I have the following situation:

Stock Time_Stamps Feature_1 Feature_2 Feature_n Price
Stock_1 2019 0.5 1.0 1.0 100
Stock_1 2020 0.7 1.3 0.9 90
Stock_2 2019 0.3 0.9 1.1 110
Stock_2 2020 0.2 0.8 1.1 120
Stock_n year_n value_n value_n value_n price_n

So this is how my data table is structured. My original df has 100+ features and 70000k observations resp. 2000+ stocks - so this is only a simplification.

I want to train a LSTM on this data table and look for features correlation with the price. Common idea, nothing new, so pls save your time giving me "this will not work" bla bla.

I am generally interested in how you would approach this problem. We have multiple inputs (features) for our time series forecast with 8 time stamps (8 years) per stock. However, in my understanding, I'd have to train my model for every stock seperately which is inconvenient.

How would you pre-process my data, so that I can train a decent model?

2 Answers2

0

Maybe you can try to encode "stock" column via one hot encoding https://stackoverflow.com/questions/37292872/how-can-i-one-hot-encode-in-python

so for example, if you have "AAPL" and "MSFT" stocks, than AAPL would be encoded as [0, 1] and MSFT would be encoded as [1, 0].

And maybe it worth to do the same for "Year", like 2022 -> [0, 0, 1], 2021 -> [0, 1, 0], 2020 -> [1, 0, 0]

And also, I think price should also be normalized, so instead of absolute values you can use minmax normalization, to convert price to number from 0-1 range https://stackoverflow.com/questions/48178884/min-max-normalisation-of-a-numpy-array

  • thanks for the ideas.

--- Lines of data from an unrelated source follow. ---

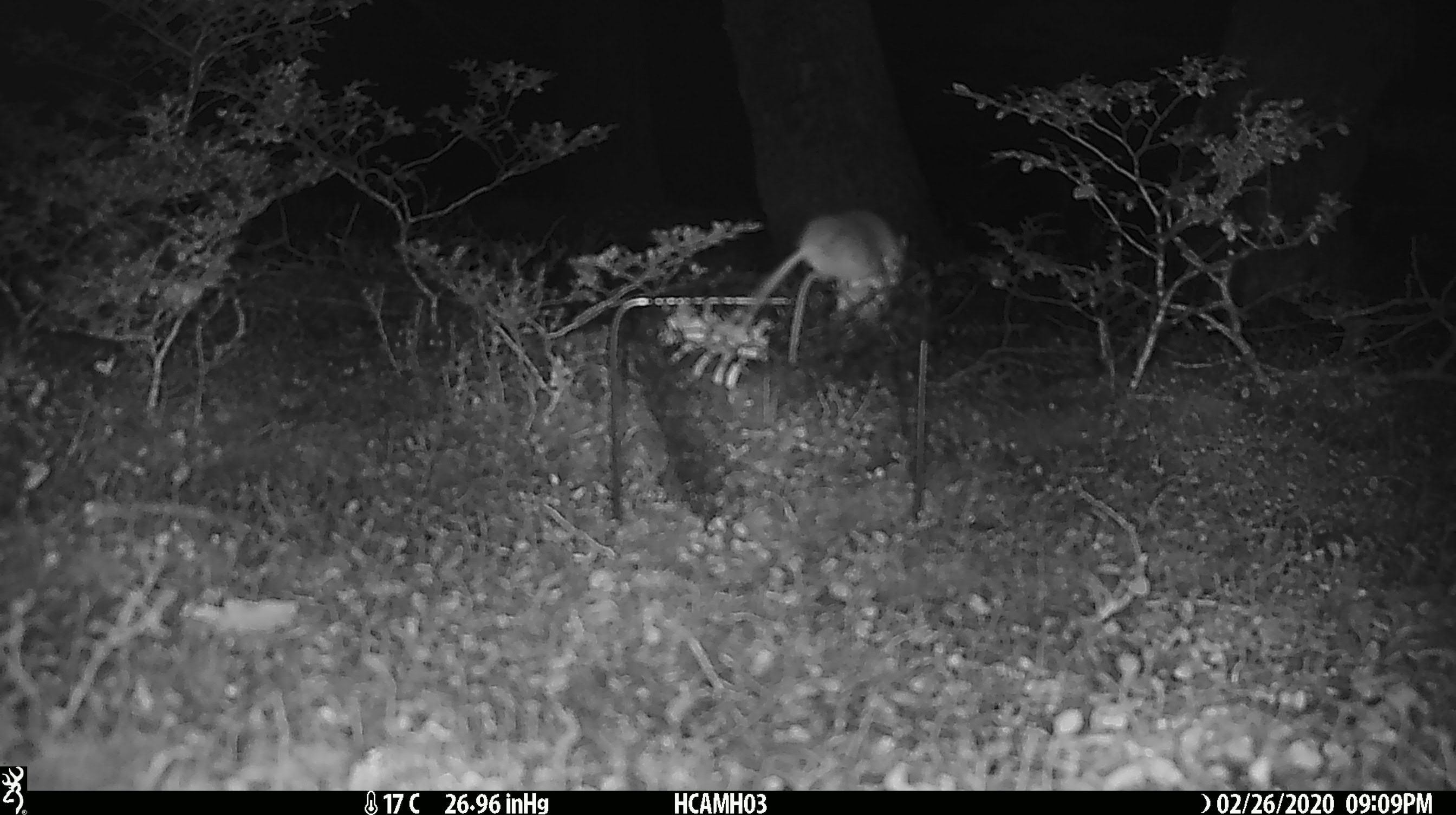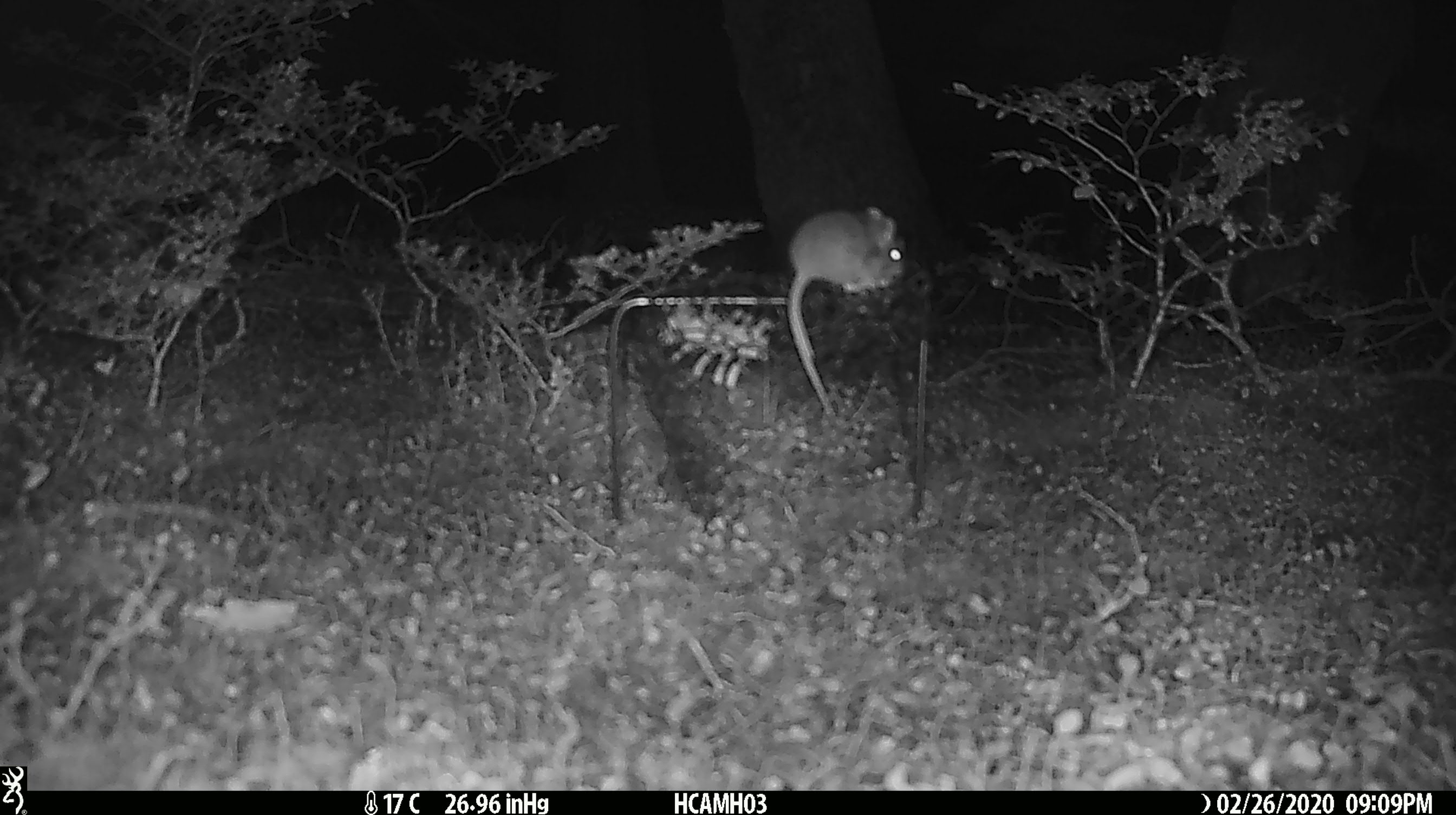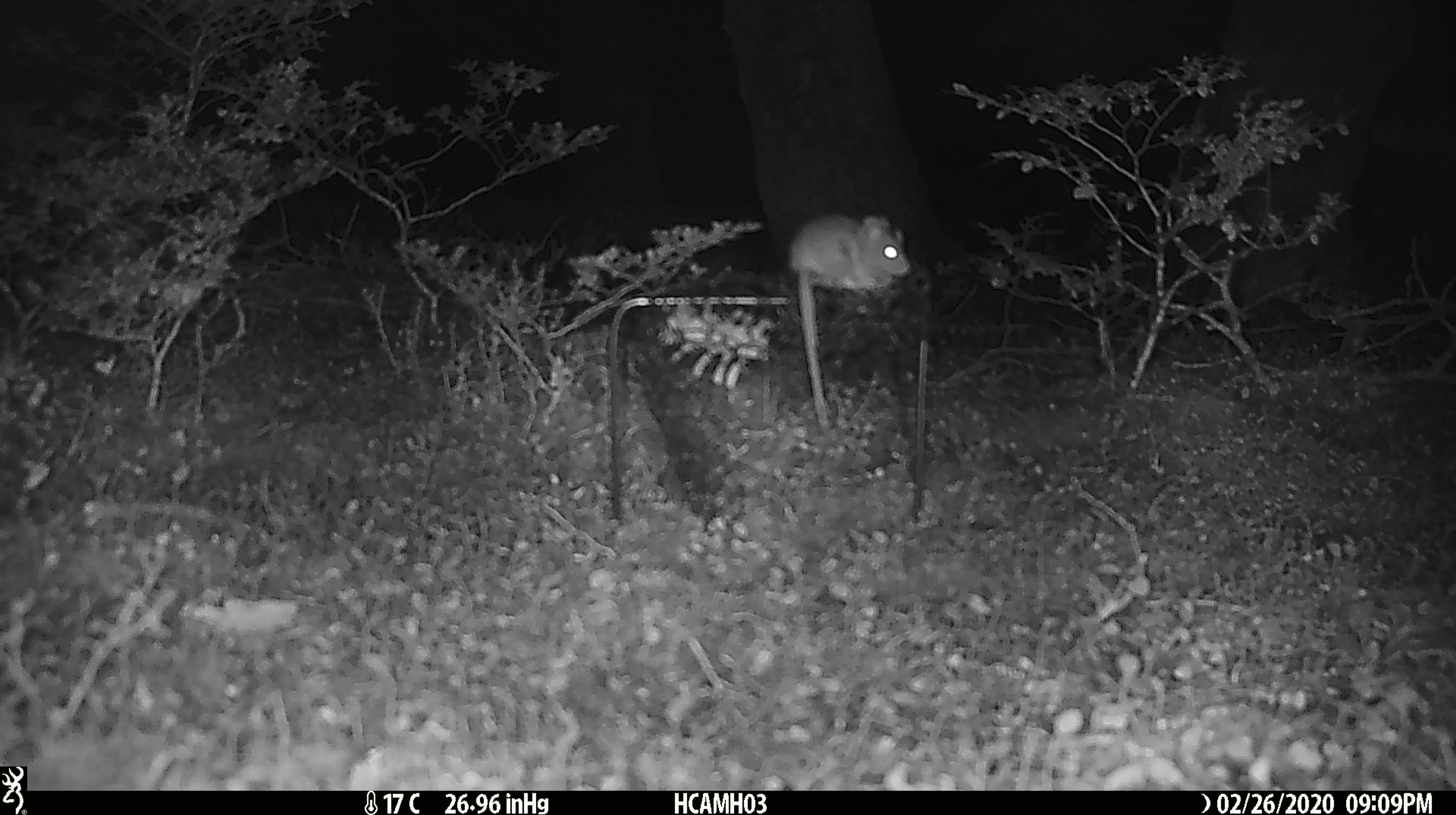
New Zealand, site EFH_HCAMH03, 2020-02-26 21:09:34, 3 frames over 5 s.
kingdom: Animalia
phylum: Chordata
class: Mammalia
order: Rodentia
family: Muridae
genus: Mus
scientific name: Mus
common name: mouse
Mouse (Mus).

In a prior approach, I have categorised the price (-1,0,1), however, if I would encode my 2000+ stocks, wouldn't that create a horribly huge dataframe for my model? – Sphenoidale Jul 17 '22 at 14:06
0

No idea if this would result in a "decent" model, but can you not take the disjoint union of all features?

Roughly that means you concatenate the $n$ features for all 8 stocks into a single "megastock" that has $8n$ features and $8$ outputs ($1$ price per stock), as opposed to 8 models with $n$ features and $1$ output each.

In other words, for each stock you have $n$ input features and 1 output (price), so taking the disjoint union would result in $8n$ input features and 8 outputs (price for stock $1$, price for stock $2$, etc.).